Your instructions:
Render the entries below as a two-column CSV with the headers entry_text and answer. Give one row per entry, with each value in its own quoted field and line breaks replaced by spaces.

Record list:
━━━━━━

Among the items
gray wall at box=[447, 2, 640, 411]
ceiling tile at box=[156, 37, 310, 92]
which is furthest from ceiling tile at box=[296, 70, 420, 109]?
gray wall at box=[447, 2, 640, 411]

━━━━━━

Full output:
entry_text,answer
"Among the items gray wall at box=[447, 2, 640, 411] ceiling tile at box=[156, 37, 310, 92] which is furthest from ceiling tile at box=[296, 70, 420, 109]?","gray wall at box=[447, 2, 640, 411]"